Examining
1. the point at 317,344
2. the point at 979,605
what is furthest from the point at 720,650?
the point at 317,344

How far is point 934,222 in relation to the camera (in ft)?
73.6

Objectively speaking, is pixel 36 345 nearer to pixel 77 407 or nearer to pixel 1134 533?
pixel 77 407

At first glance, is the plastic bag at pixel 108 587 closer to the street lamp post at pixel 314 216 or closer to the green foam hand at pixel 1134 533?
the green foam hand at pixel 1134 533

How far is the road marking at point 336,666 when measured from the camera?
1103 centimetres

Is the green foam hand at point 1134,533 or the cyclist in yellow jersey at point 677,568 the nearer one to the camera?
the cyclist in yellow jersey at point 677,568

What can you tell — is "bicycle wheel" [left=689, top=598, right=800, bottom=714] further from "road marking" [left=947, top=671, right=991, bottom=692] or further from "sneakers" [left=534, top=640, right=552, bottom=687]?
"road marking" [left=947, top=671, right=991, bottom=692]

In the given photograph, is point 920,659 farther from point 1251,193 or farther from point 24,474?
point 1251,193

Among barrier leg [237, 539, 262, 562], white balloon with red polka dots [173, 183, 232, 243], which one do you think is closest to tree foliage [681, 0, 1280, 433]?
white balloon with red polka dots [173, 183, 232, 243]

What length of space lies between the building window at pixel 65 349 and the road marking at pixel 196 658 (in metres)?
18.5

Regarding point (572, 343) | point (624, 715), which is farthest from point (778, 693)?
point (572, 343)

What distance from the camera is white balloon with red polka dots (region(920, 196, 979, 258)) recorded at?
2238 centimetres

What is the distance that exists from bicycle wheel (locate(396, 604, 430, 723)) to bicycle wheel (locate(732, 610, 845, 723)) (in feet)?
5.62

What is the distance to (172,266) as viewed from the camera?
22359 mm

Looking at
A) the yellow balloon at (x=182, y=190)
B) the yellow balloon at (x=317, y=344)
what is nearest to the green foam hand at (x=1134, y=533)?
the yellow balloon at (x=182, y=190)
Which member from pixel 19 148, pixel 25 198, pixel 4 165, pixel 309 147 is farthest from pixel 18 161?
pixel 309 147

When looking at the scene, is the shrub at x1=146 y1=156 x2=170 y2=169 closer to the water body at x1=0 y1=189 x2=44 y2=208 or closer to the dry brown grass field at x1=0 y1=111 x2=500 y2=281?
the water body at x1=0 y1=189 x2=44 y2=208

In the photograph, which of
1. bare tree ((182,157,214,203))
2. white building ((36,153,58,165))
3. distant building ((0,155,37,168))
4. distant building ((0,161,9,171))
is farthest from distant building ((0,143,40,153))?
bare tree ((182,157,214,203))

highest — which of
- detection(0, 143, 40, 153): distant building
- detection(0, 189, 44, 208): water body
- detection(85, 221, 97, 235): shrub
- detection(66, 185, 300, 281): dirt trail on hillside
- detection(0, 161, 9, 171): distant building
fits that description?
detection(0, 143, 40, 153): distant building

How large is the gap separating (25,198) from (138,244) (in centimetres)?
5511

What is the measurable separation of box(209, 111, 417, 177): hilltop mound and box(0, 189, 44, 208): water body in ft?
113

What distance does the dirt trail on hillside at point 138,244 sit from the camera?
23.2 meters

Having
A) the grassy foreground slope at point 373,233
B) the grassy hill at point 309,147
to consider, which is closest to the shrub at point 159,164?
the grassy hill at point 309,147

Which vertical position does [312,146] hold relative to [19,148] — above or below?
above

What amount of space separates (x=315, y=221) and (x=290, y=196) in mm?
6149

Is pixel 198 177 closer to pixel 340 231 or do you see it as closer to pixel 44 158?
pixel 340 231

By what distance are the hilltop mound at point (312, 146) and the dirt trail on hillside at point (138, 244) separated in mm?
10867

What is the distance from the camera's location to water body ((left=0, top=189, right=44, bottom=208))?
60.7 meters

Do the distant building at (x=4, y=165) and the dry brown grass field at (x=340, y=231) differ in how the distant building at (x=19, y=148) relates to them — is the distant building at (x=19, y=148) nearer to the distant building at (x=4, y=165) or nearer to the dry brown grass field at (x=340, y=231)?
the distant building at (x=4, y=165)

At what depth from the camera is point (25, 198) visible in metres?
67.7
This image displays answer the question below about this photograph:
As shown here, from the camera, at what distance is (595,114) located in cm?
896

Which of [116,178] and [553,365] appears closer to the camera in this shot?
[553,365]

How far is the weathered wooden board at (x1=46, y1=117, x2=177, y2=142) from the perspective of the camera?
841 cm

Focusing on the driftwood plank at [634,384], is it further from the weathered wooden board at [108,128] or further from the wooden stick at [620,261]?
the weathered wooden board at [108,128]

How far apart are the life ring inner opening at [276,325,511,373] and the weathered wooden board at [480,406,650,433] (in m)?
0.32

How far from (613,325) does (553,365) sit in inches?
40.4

▶ **PROBLEM DETAILS**: In this exercise, repeat all entries exactly.

▶ **SOLUTION**:
Examining
1. the point at 317,344
2. the point at 979,605
what is furthest from the point at 720,650?
the point at 317,344

How far is point 934,222 in relation to the camera (in ft)?
73.6

Objectively speaking, is pixel 36 345 nearer to pixel 77 407 or nearer to pixel 1134 533?
pixel 77 407

At first glance, is the plastic bag at pixel 108 587 closer to the street lamp post at pixel 314 216 or closer to the green foam hand at pixel 1134 533?
the green foam hand at pixel 1134 533

How far is the road marking at point 336,666 when measured from the camera?
1103 centimetres

Is the green foam hand at point 1134,533 or the cyclist in yellow jersey at point 677,568 the nearer one to the camera?
the cyclist in yellow jersey at point 677,568

What can you tell — is "bicycle wheel" [left=689, top=598, right=800, bottom=714] further from "road marking" [left=947, top=671, right=991, bottom=692] or further from "sneakers" [left=534, top=640, right=552, bottom=687]?
"road marking" [left=947, top=671, right=991, bottom=692]

In the given photograph, is point 920,659 farther from point 1251,193 or farther from point 24,474?
point 1251,193

Among barrier leg [237, 539, 262, 562], white balloon with red polka dots [173, 183, 232, 243], which one do you think is closest to tree foliage [681, 0, 1280, 433]?
white balloon with red polka dots [173, 183, 232, 243]

What length of space lies between the building window at pixel 65 349 and the road marking at pixel 196 658 (in metres)?
18.5

Regarding point (572, 343) | point (624, 715), which is farthest from point (778, 693)?
point (572, 343)

What distance from the camera is white balloon with red polka dots (region(920, 196, 979, 258)) recorded at?
2238 centimetres

What is the distance that exists from bicycle wheel (locate(396, 604, 430, 723)) to bicycle wheel (locate(732, 610, 845, 723)) (in feet)?
5.62

What is the distance to (172,266) as viewed from the camera?
22359 mm

Looking at
A) the yellow balloon at (x=182, y=190)
B) the yellow balloon at (x=317, y=344)
what is nearest to the green foam hand at (x=1134, y=533)?
the yellow balloon at (x=182, y=190)
Which member from pixel 19 148, pixel 25 198, pixel 4 165, pixel 309 147 is farthest from pixel 18 161?
pixel 309 147

When looking at the scene, is the shrub at x1=146 y1=156 x2=170 y2=169 closer to the water body at x1=0 y1=189 x2=44 y2=208 or closer to the dry brown grass field at x1=0 y1=111 x2=500 y2=281?
the water body at x1=0 y1=189 x2=44 y2=208

In the photograph, which of
1. bare tree ((182,157,214,203))
2. white building ((36,153,58,165))
3. distant building ((0,155,37,168))
4. distant building ((0,161,9,171))
is farthest from distant building ((0,143,40,153))?
bare tree ((182,157,214,203))

highest — which of
- detection(0, 143, 40, 153): distant building
- detection(0, 189, 44, 208): water body
- detection(85, 221, 97, 235): shrub
- detection(66, 185, 300, 281): dirt trail on hillside
- detection(0, 161, 9, 171): distant building
fits that description?
detection(0, 143, 40, 153): distant building

How large is the gap separating (25,198) from (138,244) (in centimetres)?
5511

What is the measurable separation of box(209, 111, 417, 177): hilltop mound and box(0, 189, 44, 208): water body in ft?
113

What distance does the dirt trail on hillside at point 138,244 sit from the camera?
23.2 meters

Having
A) the grassy foreground slope at point 373,233
B) the grassy hill at point 309,147
to consider, which is closest to the shrub at point 159,164?
the grassy hill at point 309,147

Which vertical position does [312,146] hold relative to [19,148] — above or below?
above

What amount of space separates (x=315, y=221) and (x=290, y=196) in mm?
6149

Is pixel 198 177 closer to pixel 340 231 or do you see it as closer to pixel 44 158?
pixel 340 231

By what distance are the hilltop mound at point (312, 146) and the dirt trail on hillside at point (138, 244) separated in mm?
10867

What is the distance from the camera's location to water body ((left=0, top=189, right=44, bottom=208))?
60.7 meters

Do the distant building at (x=4, y=165) and the dry brown grass field at (x=340, y=231) differ in how the distant building at (x=19, y=148) relates to them — is the distant building at (x=19, y=148) nearer to the distant building at (x=4, y=165) or nearer to the dry brown grass field at (x=340, y=231)?
the distant building at (x=4, y=165)

At what depth from the camera is point (25, 198) visible in metres?
67.7
This image displays answer the question below about this photograph:
As shown here, from the camera, at what distance is (595,114) located in cm?
896

Which of [116,178] and [553,365] appears closer to the camera in this shot?
[553,365]

How far is the weathered wooden board at (x1=46, y1=117, x2=177, y2=142) from the perspective of the camera?
841 cm

Focusing on the driftwood plank at [634,384], is it further from the weathered wooden board at [108,128] or further from the wooden stick at [620,261]?
the weathered wooden board at [108,128]

How far apart are the life ring inner opening at [276,325,511,373] and the weathered wooden board at [480,406,650,433] (in m)?
0.32

How far from (613,325) does (553,365) sit in inches?
40.4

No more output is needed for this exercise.